There's room for both types of cons. We just hope that the smaller local convention stays around. They certainly seem to be thriving. There are new cons popping up every year. Some work, some don't. But there seems to be no shortage of people anxious to create their own con. They don't seem to care that ComicCon and DragonCon are out there. They must know that someone will always come along to fight the giant.


Paul said...

I agree that local cons are wonderful and a great way to meet people. In North Carolina it is even more difficult to find a great convention to attend because the audience here isn't accustomed to conventions like larger cities, it is both disheartening and also sometimes magical. The connection you talk about is something that reminds me of the early days of the punk scene in NC.
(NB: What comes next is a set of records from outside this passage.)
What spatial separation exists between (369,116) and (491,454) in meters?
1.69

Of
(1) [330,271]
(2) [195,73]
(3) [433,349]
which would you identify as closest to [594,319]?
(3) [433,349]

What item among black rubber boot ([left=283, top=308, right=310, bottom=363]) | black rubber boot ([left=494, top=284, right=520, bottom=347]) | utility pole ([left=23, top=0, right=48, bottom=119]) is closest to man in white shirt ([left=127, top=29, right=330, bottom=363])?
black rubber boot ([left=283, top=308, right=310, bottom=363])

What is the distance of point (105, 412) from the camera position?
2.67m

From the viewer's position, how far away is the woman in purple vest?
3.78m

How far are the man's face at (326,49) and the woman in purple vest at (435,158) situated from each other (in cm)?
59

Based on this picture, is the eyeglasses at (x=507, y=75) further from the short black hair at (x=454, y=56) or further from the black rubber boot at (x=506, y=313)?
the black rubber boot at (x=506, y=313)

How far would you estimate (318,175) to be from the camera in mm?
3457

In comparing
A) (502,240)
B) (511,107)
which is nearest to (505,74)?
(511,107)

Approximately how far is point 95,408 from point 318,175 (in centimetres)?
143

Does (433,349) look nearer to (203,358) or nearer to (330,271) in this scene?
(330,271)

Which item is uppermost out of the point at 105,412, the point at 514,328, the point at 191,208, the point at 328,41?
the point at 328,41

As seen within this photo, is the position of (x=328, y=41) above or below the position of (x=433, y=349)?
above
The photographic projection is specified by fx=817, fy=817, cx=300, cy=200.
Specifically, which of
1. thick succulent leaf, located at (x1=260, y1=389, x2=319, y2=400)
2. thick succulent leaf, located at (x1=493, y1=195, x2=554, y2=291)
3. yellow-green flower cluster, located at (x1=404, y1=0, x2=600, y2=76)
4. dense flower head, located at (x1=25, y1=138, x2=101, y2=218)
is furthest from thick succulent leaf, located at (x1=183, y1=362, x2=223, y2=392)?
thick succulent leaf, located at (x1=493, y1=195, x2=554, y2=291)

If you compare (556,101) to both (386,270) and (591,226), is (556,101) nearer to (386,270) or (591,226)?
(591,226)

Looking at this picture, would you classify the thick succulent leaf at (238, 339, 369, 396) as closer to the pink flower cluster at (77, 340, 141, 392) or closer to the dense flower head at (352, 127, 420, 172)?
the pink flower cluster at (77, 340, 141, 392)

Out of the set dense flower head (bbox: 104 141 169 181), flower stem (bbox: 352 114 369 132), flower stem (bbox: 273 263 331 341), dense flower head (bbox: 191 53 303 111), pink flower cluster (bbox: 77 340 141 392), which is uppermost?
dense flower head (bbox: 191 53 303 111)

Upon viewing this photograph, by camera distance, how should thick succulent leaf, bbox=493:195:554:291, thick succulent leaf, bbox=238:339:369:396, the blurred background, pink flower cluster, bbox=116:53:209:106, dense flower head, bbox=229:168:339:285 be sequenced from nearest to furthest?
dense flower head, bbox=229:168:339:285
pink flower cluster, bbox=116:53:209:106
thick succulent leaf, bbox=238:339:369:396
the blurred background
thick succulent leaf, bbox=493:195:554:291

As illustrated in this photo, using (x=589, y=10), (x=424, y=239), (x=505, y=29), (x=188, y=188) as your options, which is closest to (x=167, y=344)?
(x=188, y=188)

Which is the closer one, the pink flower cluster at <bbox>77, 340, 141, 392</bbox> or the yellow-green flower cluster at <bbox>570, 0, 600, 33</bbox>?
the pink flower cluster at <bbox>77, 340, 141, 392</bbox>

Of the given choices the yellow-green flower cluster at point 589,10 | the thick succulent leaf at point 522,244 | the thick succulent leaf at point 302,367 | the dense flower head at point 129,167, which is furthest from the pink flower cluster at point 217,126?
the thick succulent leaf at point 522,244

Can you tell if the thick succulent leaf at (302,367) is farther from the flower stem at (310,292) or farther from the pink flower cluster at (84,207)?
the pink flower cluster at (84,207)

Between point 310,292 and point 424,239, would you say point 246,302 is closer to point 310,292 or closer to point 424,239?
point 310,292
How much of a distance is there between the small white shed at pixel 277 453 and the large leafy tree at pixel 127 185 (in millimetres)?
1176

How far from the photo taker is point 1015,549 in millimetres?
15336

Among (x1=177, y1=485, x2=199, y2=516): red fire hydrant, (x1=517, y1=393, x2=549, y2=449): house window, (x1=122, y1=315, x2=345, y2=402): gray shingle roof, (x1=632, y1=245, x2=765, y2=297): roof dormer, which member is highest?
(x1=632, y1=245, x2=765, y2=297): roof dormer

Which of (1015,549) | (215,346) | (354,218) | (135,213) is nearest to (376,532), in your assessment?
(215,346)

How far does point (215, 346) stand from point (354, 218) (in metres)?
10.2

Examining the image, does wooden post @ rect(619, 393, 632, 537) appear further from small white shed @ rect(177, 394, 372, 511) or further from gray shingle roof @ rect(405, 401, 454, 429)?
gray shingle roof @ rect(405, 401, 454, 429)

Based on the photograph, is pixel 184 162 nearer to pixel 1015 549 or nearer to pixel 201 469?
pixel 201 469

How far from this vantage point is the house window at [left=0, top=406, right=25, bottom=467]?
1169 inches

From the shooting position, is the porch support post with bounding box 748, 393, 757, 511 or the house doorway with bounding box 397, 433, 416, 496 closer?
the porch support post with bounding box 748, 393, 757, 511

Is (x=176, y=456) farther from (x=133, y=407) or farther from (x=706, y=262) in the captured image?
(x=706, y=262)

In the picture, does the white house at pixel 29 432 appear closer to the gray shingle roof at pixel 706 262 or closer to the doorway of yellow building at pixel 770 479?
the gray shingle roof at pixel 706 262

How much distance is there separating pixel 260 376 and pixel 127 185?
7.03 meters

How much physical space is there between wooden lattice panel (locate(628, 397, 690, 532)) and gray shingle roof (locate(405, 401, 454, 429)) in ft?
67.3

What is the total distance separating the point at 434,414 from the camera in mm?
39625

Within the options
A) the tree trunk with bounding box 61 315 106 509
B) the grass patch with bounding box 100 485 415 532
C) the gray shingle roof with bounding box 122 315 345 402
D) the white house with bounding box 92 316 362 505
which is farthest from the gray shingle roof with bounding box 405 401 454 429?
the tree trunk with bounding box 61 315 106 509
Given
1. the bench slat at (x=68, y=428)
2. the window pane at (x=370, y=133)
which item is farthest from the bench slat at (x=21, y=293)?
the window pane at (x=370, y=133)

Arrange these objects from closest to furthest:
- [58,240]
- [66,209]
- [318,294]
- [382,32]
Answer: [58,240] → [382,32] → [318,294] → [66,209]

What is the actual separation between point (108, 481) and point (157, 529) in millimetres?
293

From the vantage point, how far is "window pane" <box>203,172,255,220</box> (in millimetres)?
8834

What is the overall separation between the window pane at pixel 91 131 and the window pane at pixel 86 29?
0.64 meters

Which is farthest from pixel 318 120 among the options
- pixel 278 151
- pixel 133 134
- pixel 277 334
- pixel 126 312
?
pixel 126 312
I also agree that it is wonderful to see people walking around with books as if they mean something. What will happen to "book signings" when everything moves digital? I love the idea of having a digital copy I can read anywhere but there is something about having a physical book in my hands that I will always miss.

I've just started reading your book and so far I've been pulled into the story. I look forward to reading more and yes, it is an actual book, not digital.

Crystal Cowell said...

E books are nice but I will always prefer having a real book in my hands.

Cathy said...

Have you thought of Steamcon in Seattle?

Clay and Susan said...


We're doing the Steampunk Worlds Fair in NJ in May, and if we do a west coast convention this year, it'll be ComicCon in San Diego. But we've heard great things about Steamcon and would love to come.